At the end of the war persuasion and pressure were brought to bear on Russian clergy everywhere to submit to the newly elected "Patriarch" of the Soviet Church. Of the six hierarchs in the Far East, five submitted; only Bishop John, resisting all persuasions and threats, remained loyal to the Russian Church Abroad. In 1946 he was raised to the rank of Archbishop over all the Russian faithful in China.
With the coming of the Communists, the Russians in China were forced once again to flee, most of them through the Philippine Islands. In 1949 approximately 5000 Refugees from the Chinese mainland were living in an International refugee Organization camp on the island of Tubabao in the Philippines. This island is located in the path of the seasonal typhoons which sweep through that part of the Pacific. During the 27 month period of the camp's occupancy, the island was threatened only once by a typhoon, and it changed course and bypassed the island.
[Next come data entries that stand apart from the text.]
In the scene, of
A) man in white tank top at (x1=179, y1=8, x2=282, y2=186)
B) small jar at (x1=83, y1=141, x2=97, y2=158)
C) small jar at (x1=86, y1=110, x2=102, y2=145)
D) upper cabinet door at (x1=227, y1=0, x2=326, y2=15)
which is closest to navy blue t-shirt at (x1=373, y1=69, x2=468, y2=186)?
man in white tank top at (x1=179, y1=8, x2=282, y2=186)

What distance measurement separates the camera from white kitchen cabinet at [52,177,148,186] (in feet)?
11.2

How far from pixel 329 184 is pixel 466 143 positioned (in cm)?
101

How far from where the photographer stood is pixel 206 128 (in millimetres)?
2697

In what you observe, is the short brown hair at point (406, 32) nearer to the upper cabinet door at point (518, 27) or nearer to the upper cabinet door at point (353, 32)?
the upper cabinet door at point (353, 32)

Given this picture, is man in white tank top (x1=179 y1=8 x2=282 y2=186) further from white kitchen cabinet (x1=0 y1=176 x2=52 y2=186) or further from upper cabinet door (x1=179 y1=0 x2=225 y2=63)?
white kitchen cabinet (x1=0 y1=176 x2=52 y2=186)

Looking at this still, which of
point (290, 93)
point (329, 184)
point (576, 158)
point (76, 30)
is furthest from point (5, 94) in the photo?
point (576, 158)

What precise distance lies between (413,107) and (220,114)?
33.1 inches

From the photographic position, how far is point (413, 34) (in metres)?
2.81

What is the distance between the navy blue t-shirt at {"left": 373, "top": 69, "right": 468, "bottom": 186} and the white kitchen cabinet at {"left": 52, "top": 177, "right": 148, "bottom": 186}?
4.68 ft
When the fear of typhoons was mentioned by one Russian to the Filipinos, they replied that there was no reason to worry, because "your holy man blesses your camp from four directions every night. " They referred to Vladika John; for no typhoon struck the island while he was there. After the camp had been almost totally evacuated and the people resettled elsewhere (mainly in the U.S.A. and Australia), and only about 200 persons were left on the island, it was struck by a terrible typhoon that totally destroyed the camp.
Vladika himself went to Washington, D. C., to get his people to America. Legislation was changed and almost the whole camp came to the New World - thanks again to Vladika.